Hugh Steven, father-in-law of columnist Greg Asimakoupoulos, sits at his desk surrounded by his books.

This month marks the 90th anniversary of an event that put my hometown on the map (literally). On Oct. 3, 1931, Clyde Pangborn and Hugh Herndon took off from Misawa, Aomori, Japan, flying 4,500 miles in 41 hours before safely landing near present-day Fancher Heights in East Wenatchee on Oct. 5.

In the process, the duo completed the first trans-Pacific flight. It was an historic accomplishment for Pangborn, the middle-class barnstormer pilot raised in Douglas County. To honor his achievement, the regional airport in North Central Washington was named Pangborn Field when it opened in 1941. Clyde’s co-pilot, however, was not similarly honored. Hugh, the playboy son of an heiress to an oil fortune, was disgraced by the journey’s end.

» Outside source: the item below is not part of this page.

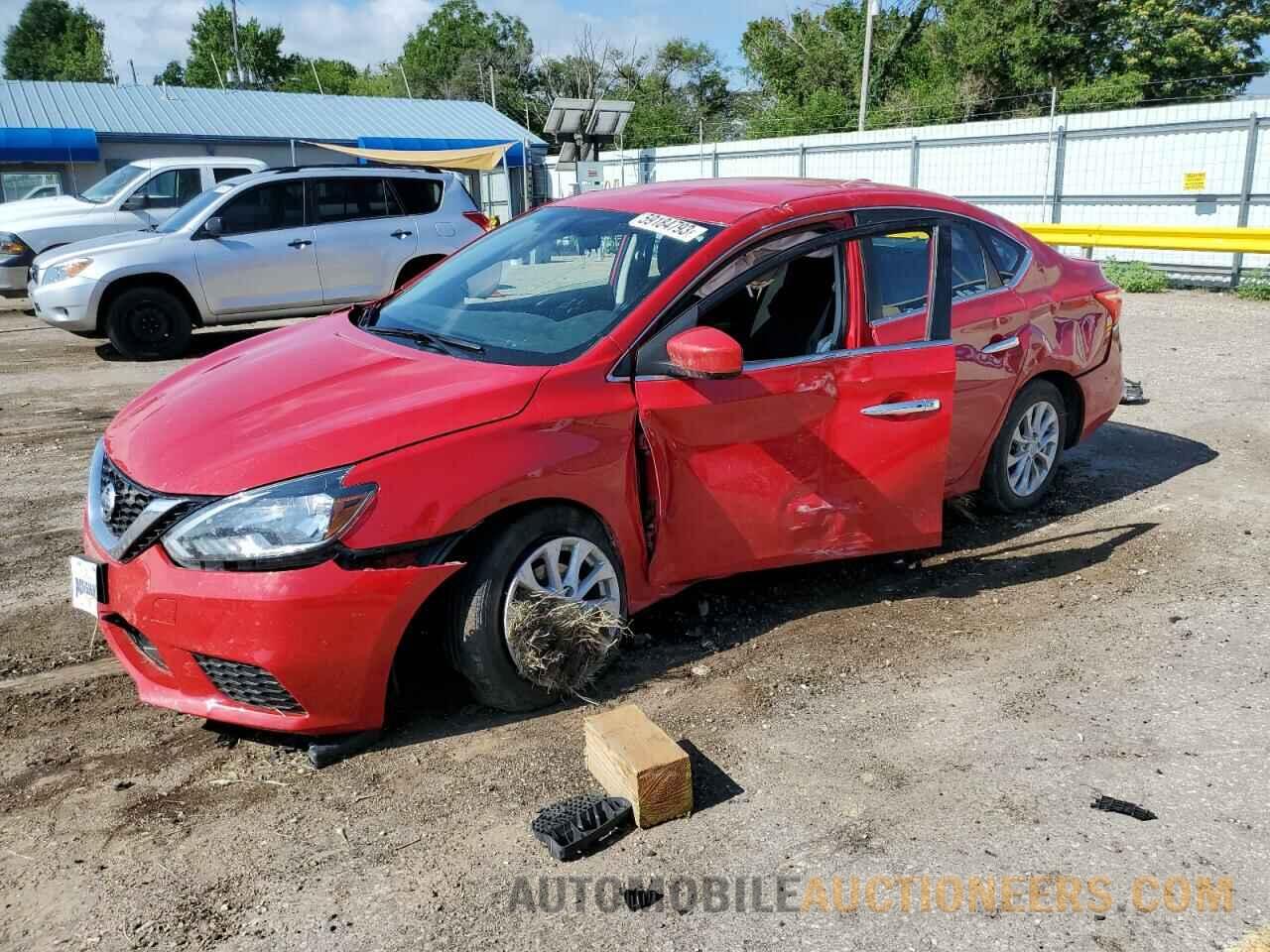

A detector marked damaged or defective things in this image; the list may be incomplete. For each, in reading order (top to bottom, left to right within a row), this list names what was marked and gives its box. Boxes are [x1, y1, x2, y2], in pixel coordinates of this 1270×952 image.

damaged red car [73, 178, 1117, 731]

The two had begun their flight from Roosevelt Field in New York on July 28 aboard a Bellanca Skyrocket named Miss Veedol. Their goal was to break the world record for circumnavigating the globe in the shortest amount of time.

But early on, Herndon’s missteps and miscalculations found them stuck in the mud (literally). Hugh’s repeated errors nearly cost the two their lives. His failure to pump fuel from an auxiliary tank forced Pangborn to put the plane into a nosedive over the Pacific in an attempt to windmill the propeller. The stalled engine restarted just before Miss Veedol crashed.

While Pangborn caught a cat nap prior to the much-anticipated landing in Seattle, Herndon struggled to maintain direction. They overshot the intended destination. As Pangborn awoke, the plane was approaching Mount Rainier.

The veteran pilot made a course correction and headed the plane toward Spokane. But due to cloud cover, the two made their unintended landing across the river from Wenatchee. Upon arrival, Pangborn expressed his displeasure with his co-pilot. Headlines in the Albany Times Union announced the “crash landing” of a former friendship — HERNDON INCOMPTETENT SAYS PANGBORN.

Raised with more opportunity than he knew what to do with, Hugh Herndon ended his life in relative obscurity. It is Clyde Pangborn who continues to be recalled.

Yet another Hugh stepped onto the world’s stage about the time Hugh Herndon was making history with Pangborn. In October 1931, Hugh Steven was a 6-month-old baby. Unable to care for her child, Hugh’s unmarried mother surrendered him to the Children’s Aid Society in Vancouver, B.C.

Adopted from the orphanage at age 2, Hugh never met either of his birth parents. When his adoptive parents brought Hugh into their home, they were under the impression they could not have children of their own. Time proved them wrong. When a son was born to the couple less than two years later, Hugh became a kind of “cinderfella.” Overlooked and under-appreciated, he spent much of his time alone dreaming of taking flight in a world of opportunity.

Hugh refused to let setbacks and challenges ground him. Employment at a large department store in Vancouver provided him a sense of pride and self-worth. He found faith at a neighborhood church and with it a sense of direction. Hugh married in 1951 and began to taxi down the tarmac of life. A call to make a difference in the lives of others found him gaining altitude on what would be the adventure of lifetime.

An assignment in Mexico working with Wycliffe Bible Translators found Hugh exploring new opportunities. In addition to providing translators with supplies and medicines for the various villages, he began to write articles for magazines. His family began to grow, as did his reputation. A move to Chicago to become regional representative for Wycliffe found him trying his hand at writing books.

Now, 50 years later, Hugh Steven has published 40 books and countless articles. His four children have married and provided him and his wife with 11 grandchildren and five great-grandchildren. Among them are three pastors, three educators, two classical musicians, a mortgage banker, an international lawyer, a professional basketball player and a Hollywood producer.

It truly is a tale of two Hughs. One was born with opportunity and died in obscurity. The other was born in obscurity but continues to embrace opportunities at the age of 90. I ought to know. I married Hugh Steven’s oldest daughter.

Greg Asimakoupoulos is a Wenatchee native living on Mercer Island, where he is the Faith/Values columnist for the Mercer Island Reporter.